* [Task goal]:
From the entries below, say how many lines carry the word "near", and give nothing but the number.

(Stored data)
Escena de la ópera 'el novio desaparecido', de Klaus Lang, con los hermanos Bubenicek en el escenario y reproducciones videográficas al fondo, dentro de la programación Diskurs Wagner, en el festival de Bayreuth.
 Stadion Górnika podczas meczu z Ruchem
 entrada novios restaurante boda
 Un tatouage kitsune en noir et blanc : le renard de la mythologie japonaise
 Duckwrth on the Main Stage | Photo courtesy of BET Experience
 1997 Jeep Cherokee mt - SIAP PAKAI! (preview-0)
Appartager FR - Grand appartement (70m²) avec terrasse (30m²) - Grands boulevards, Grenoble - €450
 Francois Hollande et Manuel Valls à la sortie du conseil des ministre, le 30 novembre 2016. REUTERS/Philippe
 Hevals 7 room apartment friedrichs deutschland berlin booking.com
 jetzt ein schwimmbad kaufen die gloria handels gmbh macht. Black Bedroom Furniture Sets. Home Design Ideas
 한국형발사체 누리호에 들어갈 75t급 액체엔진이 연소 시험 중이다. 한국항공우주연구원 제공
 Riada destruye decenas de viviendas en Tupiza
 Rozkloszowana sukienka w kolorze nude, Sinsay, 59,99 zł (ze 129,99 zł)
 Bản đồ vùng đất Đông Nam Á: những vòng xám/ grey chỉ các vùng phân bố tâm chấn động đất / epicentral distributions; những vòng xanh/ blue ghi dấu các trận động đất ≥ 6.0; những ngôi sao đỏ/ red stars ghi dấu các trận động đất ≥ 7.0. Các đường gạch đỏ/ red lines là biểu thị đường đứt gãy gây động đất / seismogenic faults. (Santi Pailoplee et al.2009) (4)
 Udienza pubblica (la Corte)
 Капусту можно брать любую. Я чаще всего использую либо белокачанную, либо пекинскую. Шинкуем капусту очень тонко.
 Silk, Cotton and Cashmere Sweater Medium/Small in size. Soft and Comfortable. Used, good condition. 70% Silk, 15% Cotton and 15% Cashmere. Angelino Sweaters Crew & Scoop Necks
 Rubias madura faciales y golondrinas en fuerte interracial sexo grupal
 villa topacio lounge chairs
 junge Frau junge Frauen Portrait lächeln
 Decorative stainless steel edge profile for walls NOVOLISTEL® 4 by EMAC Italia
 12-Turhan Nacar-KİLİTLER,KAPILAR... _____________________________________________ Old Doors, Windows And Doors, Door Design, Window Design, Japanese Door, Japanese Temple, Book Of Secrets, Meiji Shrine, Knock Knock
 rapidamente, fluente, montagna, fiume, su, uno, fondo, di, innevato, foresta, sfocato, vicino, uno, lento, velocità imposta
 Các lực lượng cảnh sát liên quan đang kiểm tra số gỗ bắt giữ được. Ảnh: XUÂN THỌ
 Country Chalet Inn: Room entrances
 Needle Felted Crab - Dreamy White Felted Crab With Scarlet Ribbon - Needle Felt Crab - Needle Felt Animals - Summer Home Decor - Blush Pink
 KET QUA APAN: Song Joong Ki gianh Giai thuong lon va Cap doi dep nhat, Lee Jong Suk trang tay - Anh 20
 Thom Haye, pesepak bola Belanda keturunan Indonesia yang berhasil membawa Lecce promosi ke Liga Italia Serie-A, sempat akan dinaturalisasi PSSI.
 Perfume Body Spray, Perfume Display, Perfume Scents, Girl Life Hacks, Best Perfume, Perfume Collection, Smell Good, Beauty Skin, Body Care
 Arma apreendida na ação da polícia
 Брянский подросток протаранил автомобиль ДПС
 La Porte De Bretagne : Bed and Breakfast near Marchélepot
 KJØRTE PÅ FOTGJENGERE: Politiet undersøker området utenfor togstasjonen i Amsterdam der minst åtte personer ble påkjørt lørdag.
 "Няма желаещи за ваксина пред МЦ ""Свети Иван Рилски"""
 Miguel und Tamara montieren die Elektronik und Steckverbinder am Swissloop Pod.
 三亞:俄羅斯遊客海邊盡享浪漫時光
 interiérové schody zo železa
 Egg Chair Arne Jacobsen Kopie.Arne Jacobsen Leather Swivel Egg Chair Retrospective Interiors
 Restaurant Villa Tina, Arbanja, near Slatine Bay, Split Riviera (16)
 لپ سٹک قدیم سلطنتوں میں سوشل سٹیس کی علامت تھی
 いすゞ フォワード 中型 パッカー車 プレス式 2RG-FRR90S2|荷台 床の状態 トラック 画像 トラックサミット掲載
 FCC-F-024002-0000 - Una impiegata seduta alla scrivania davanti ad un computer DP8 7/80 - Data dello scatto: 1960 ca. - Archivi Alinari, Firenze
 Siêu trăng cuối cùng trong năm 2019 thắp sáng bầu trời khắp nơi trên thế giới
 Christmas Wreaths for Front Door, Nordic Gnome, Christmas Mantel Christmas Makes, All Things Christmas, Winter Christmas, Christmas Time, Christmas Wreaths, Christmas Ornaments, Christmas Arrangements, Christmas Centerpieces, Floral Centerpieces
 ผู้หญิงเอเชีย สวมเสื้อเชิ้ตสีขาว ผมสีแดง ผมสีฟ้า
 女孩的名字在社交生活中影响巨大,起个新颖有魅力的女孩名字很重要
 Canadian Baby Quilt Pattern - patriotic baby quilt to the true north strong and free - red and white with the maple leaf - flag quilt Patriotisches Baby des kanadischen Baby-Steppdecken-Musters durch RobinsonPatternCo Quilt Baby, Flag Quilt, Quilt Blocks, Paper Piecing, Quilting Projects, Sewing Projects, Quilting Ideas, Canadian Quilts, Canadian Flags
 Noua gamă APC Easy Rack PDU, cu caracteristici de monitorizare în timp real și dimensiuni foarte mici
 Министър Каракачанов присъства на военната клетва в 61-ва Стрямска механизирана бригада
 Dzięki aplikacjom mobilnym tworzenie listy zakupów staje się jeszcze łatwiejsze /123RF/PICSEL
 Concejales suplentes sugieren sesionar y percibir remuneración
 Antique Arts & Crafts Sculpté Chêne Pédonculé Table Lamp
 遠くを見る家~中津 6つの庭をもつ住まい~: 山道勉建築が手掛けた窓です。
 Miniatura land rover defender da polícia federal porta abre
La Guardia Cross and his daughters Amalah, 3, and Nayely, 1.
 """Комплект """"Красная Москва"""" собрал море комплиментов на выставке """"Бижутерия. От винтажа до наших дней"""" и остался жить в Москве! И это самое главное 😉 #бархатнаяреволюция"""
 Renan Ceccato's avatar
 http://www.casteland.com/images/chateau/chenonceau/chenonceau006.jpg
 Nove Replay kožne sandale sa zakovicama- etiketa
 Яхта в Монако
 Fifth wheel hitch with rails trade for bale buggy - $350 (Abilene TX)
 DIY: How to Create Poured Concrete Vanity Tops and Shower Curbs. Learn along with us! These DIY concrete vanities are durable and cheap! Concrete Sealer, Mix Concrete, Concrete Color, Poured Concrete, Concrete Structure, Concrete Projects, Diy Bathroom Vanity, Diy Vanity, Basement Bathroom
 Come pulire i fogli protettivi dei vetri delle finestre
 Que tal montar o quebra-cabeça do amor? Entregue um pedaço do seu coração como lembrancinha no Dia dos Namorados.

* [Result of the task]:
2